It’s only been about two months since Amgen’s hot new KRAS inhibitor Lumakras won FDA approval, but it’s clear the drug is already shouldering big expectations.
While Amgen’s second-quarter financial results don’t indicate a heavy reliance on the new cancer treatment right now, executives and analysts drilled down on the med’s early performance and future prospects during Tuesday’s earnings conference call.
Since the med is so early in its launch, Lumakras hasn't yet generated meaningful sales. But analysts expect blockbuster revenues in the coming years, and some of Amgen's other growth drivers slipped during the second quarter, showing that Amgen has a lot riding on its launch.
After an earlier than expected FDA approval in late May to treat certain non-small cell lung cancer patients, Amgen was off to the races with its new cancer med. The mutation was once thought to be “undruggable,” so the rollout has commanded considerable attention among oncologists.
So far, more than 2,000 patients have received the drug at more than 1,000 treatment sites, R&D chief David Reese, M.D., told analysts during the earnings call. About 900 trial investigators and treating doctors have prescribed the drug, Reese added.
“We're very pleased with the positive reaction from the oncology community, and we'll be working closely with them to ensure access for patients who can benefit from this breakthrough medicine,” Gordon said.
More importantly for the long-term uptake trajectory, KRAS mutation testing is gaining steam. FDA's May approval of Lumakras marked the first go-ahead for a therapy specifically for patients with the KRAS G12C mutation.
KRAS testing has reached 70% of newly diagnosed patients with metastatic non-small cell lung cancer, commercial chief Murdo Gordon said. Lumakras is sanctioned for use in adults who have already received at least one prior treatment.

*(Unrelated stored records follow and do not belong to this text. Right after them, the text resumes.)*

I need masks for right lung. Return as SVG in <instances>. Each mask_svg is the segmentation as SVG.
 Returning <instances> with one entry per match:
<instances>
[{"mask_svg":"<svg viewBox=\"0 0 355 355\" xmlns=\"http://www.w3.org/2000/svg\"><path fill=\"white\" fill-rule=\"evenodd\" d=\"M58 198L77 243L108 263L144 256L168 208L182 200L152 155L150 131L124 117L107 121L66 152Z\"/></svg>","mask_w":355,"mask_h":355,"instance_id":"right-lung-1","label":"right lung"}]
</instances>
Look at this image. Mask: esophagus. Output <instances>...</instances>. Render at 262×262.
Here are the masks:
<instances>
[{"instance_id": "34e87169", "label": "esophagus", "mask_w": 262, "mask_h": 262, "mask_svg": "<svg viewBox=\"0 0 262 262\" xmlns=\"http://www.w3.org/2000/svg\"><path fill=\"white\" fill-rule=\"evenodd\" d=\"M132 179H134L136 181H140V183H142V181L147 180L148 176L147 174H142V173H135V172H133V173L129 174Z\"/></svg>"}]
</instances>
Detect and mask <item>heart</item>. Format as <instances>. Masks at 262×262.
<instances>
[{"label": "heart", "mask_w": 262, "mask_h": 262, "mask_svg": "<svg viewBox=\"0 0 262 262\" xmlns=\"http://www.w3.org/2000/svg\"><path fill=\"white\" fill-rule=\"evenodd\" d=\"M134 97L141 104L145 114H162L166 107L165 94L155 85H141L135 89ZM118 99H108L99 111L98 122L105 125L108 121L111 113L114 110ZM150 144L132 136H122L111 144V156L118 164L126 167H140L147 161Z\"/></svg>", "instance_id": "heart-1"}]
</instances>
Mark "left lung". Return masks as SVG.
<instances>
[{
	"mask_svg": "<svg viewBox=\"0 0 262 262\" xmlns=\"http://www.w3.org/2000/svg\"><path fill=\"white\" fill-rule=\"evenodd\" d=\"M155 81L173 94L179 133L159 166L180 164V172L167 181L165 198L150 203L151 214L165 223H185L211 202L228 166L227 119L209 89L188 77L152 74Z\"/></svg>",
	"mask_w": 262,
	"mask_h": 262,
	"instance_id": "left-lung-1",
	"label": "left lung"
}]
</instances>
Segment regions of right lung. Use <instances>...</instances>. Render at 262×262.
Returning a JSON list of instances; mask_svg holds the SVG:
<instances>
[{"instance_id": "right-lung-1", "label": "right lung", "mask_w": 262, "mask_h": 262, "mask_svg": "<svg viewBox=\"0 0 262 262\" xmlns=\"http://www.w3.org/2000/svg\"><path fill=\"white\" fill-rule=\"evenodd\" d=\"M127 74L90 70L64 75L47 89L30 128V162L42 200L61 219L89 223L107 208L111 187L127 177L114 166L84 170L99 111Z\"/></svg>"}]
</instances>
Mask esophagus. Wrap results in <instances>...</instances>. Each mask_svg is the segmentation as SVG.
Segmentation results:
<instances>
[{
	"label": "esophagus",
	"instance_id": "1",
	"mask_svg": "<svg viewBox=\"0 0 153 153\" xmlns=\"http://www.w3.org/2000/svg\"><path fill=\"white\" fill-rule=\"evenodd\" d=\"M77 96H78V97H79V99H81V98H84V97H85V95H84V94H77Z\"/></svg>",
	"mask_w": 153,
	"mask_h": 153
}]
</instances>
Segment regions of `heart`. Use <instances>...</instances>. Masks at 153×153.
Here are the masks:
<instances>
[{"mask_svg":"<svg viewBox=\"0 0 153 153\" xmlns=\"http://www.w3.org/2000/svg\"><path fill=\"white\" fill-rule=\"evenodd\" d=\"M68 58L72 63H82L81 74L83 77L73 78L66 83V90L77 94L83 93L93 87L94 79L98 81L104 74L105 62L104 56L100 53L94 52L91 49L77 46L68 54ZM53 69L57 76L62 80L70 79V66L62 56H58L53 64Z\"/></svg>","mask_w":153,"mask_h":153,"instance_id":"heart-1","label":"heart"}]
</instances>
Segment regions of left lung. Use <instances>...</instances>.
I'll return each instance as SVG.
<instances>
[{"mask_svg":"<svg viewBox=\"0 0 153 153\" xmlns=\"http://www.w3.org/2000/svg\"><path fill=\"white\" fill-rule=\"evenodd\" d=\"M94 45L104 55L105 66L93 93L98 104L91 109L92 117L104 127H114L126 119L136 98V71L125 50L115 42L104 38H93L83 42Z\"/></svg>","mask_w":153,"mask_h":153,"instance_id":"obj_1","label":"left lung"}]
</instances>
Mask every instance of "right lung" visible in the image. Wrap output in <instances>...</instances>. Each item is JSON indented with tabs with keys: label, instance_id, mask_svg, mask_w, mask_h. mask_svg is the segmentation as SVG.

The company didn’t break out Lumakras’ sales in the second quarter, reporting only that it was among a group of “other” drugs that generated $77 million during the period. Piper Sandler analysts have estimated the drug could reach $1.4 billion in sales in lung cancer by 2023.
Meanwhile, sales for key growth drivers Aimovig, Otezla and Enbrel declined during the period, indicating that the company may look to its new cancer entrant to help drive growth.
Amgen isn’t only focused on Lumakras’ first indication. The company is testing the med in combo with its own Vectibix in colorectal cancer, and Tuesday unveiled a collaboration with Novartis to study the therapy with the Swiss drugmaker's SHP2 inhibitor TN0155. Amgen is also eyeing potential combos with checkpoint inhibitors.
In all, Amgen’s “game plan” seems to be to “rely on Lumakras near term to fill gaps in sales,” Bernstein analyst Ronny Gal wrote in a note to clients, noting that the company faces billions of dollars in patent losses in the coming years. If one of the Lumakras combos succeeds, there could be "upside,” Gal wrote.
Still, Bernstein’s team thinks that “durability could be an issue due to escape mutations, and the real risk here is later entrants … with potentially improved profiles.” Eli Lilly, Revolution Medicines and Mirati Therapeutics are all advancing their own KRAS inhibitor candidates.
Overall, Amgen reported $6.53 billion in second-quarter sales, a 5% increase compared with the same period last year. While some key growth drivers slipped, the company's bone drugs and cholesterol med Repatha delivered double-digit sales increases.